Year: Team; Games; Tackles; Fumbles; Interceptions
GP: GS; Comb; Total; Ast; Sack; FF; FR; Yds; INT; Yds; Avg; Lng; TD; PD
2009: DEN; 14; 1; 14; 12; 2; 0.0; 1; 0; 0; 0; 0; 0.0; 0; 0; 1
2010: DEN; 16; 2; 25; 21; 4; 0.0; 0; 0; 0; 0; 0; 0.0; 0; 0; 1
2011: DEN; 15; 1; 21; 19; 2; 0.0; 0; 0; 0; 0; 0; 0.0; 0; 0; 3
2012: DEN; 16; 0; 5; 5; 0; 0.0; 0; 0; 0; 1; -2; -2.0; -2; 0; 1
2013: DEN; 16; 0; 23; 18; 5; 0.0; 0; 0; 0; 0; 0; 0.0; 0; 0; 0
2014: DEN; 14; 1; 25; 19; 6; 0.0; 2; 0; 0; 0; 0; 0.0; 0; 0; 3
2015: DEN; 13; 3; 49; 37; 12; 1.0; 2; 1; 0; 2; 11; 5.5; 12; 0; 7
2016: WSH; 4; 4; 28; 20; 8; 1.0; 0; 0; 0; 0; 0; 0.0; 0; 0; 2
Career: 108; 12; 190; 151; 39; 2.0; 5; 1; 0; 3; 9; 3.0; 12; 0; 18

==Personal life==
During the 2011 NFL offseason, Bruton served as an elementary and high school substitute teacher in his former school district in Miamisburg, Ohio. He obtained a one-year license to substitute teach from the Ohio Department of Education.

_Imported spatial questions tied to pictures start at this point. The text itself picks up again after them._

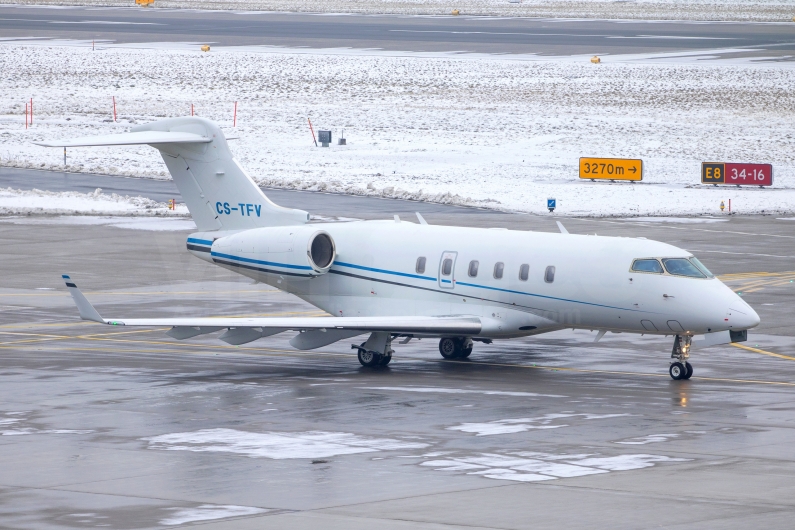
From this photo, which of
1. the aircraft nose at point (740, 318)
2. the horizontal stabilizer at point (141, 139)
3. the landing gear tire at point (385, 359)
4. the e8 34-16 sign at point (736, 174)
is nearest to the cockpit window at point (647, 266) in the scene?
the aircraft nose at point (740, 318)

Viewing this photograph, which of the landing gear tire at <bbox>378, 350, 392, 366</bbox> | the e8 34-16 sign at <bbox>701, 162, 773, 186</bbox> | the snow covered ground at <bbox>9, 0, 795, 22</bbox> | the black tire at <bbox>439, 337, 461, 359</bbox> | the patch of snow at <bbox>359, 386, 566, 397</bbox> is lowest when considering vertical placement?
the patch of snow at <bbox>359, 386, 566, 397</bbox>

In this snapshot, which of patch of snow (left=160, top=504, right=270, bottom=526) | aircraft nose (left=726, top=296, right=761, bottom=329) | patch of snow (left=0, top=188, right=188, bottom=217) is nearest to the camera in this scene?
patch of snow (left=160, top=504, right=270, bottom=526)

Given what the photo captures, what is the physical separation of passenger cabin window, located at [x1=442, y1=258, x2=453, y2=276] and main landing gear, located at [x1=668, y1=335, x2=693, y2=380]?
4.73m

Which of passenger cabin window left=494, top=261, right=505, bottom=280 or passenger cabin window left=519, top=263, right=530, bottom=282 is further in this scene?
passenger cabin window left=494, top=261, right=505, bottom=280

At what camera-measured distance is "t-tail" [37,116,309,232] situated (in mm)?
29531

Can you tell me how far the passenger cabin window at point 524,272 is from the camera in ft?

Bruton was selected as the Broncos' 2015 Walter Payton NFL Man of the Year. He was recognized for his community and charity efforts including work with his charity, "Bruton's Books".

In 2021 he received a doctor of physical therapy (DPT) degree from the University of Colorado Physical Therapy Program.